## Start Extracted material

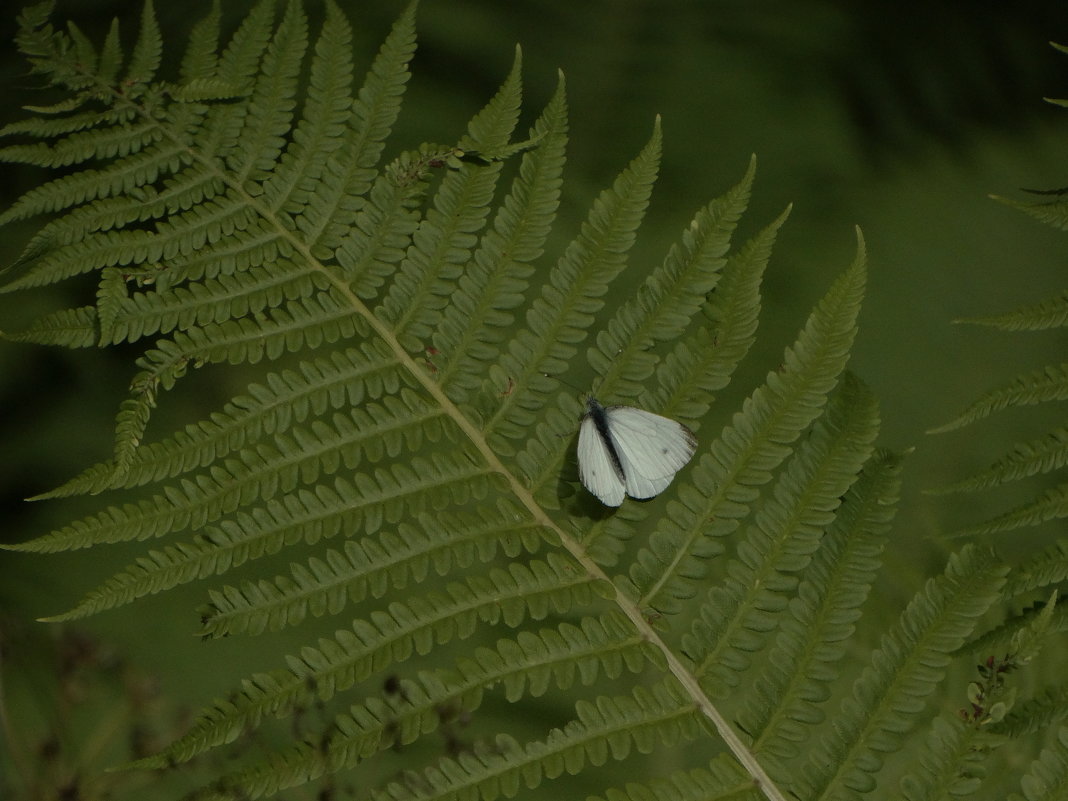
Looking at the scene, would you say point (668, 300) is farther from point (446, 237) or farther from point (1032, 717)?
point (1032, 717)

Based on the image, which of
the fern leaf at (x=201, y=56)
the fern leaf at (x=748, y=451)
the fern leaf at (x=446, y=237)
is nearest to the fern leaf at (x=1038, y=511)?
the fern leaf at (x=748, y=451)

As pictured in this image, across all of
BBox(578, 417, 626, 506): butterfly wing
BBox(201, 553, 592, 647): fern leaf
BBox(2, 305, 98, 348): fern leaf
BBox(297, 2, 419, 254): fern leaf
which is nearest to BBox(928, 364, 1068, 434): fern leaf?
BBox(578, 417, 626, 506): butterfly wing

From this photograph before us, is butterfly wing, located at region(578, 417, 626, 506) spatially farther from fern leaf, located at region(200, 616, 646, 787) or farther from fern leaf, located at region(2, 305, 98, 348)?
fern leaf, located at region(2, 305, 98, 348)

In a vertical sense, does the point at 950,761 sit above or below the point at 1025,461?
below

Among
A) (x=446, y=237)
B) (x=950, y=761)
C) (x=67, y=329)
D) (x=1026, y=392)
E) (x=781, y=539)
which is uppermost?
(x=1026, y=392)

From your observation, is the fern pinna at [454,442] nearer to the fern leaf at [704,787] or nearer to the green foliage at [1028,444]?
the fern leaf at [704,787]

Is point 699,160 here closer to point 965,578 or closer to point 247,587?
point 965,578

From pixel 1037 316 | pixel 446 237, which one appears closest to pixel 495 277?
pixel 446 237
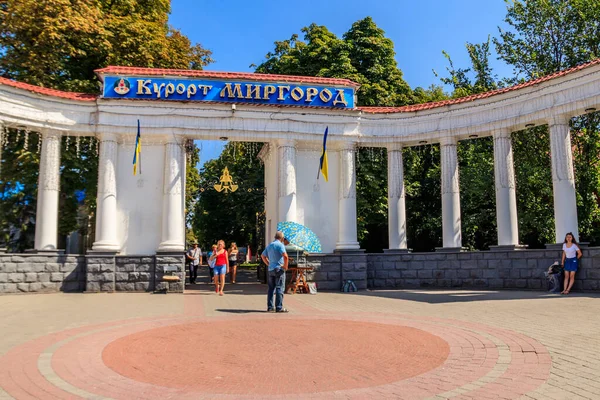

## End Extracted material

◆ Directions for this task ◆
Write out every entry above word for word, leaving out the pictures.

◆ Finished task ◆
Looking at the scene, would you say point (668, 300) is farther from point (446, 237) or farther from point (1032, 717)?
point (1032, 717)

Based on the image, which of
the fern leaf at (x=201, y=56)
the fern leaf at (x=748, y=451)
the fern leaf at (x=446, y=237)
is nearest to the fern leaf at (x=1038, y=511)?
the fern leaf at (x=748, y=451)

As pictured in this image, across all of
BBox(578, 417, 626, 506): butterfly wing
BBox(201, 553, 592, 647): fern leaf
BBox(2, 305, 98, 348): fern leaf
BBox(297, 2, 419, 254): fern leaf
which is nearest to BBox(928, 364, 1068, 434): fern leaf?
BBox(578, 417, 626, 506): butterfly wing

From this photograph before us, is butterfly wing, located at region(578, 417, 626, 506) spatially farther from fern leaf, located at region(200, 616, 646, 787) or farther from fern leaf, located at region(2, 305, 98, 348)?
fern leaf, located at region(2, 305, 98, 348)

In a vertical sense, does the point at 950,761 sit above or below the point at 1025,461?
below

Among
A) (x=446, y=237)
B) (x=950, y=761)
C) (x=67, y=329)
D) (x=1026, y=392)
E) (x=781, y=539)
which is uppermost?
(x=1026, y=392)

From your observation, is the fern pinna at [454,442] nearer to the fern leaf at [704,787] or nearer to the green foliage at [1028,444]?
the fern leaf at [704,787]

Is point 699,160 here closer to point 965,578 or closer to point 247,587?
point 965,578

From pixel 1037 316 | pixel 446 237, which one appears closest to pixel 495 277?
pixel 446 237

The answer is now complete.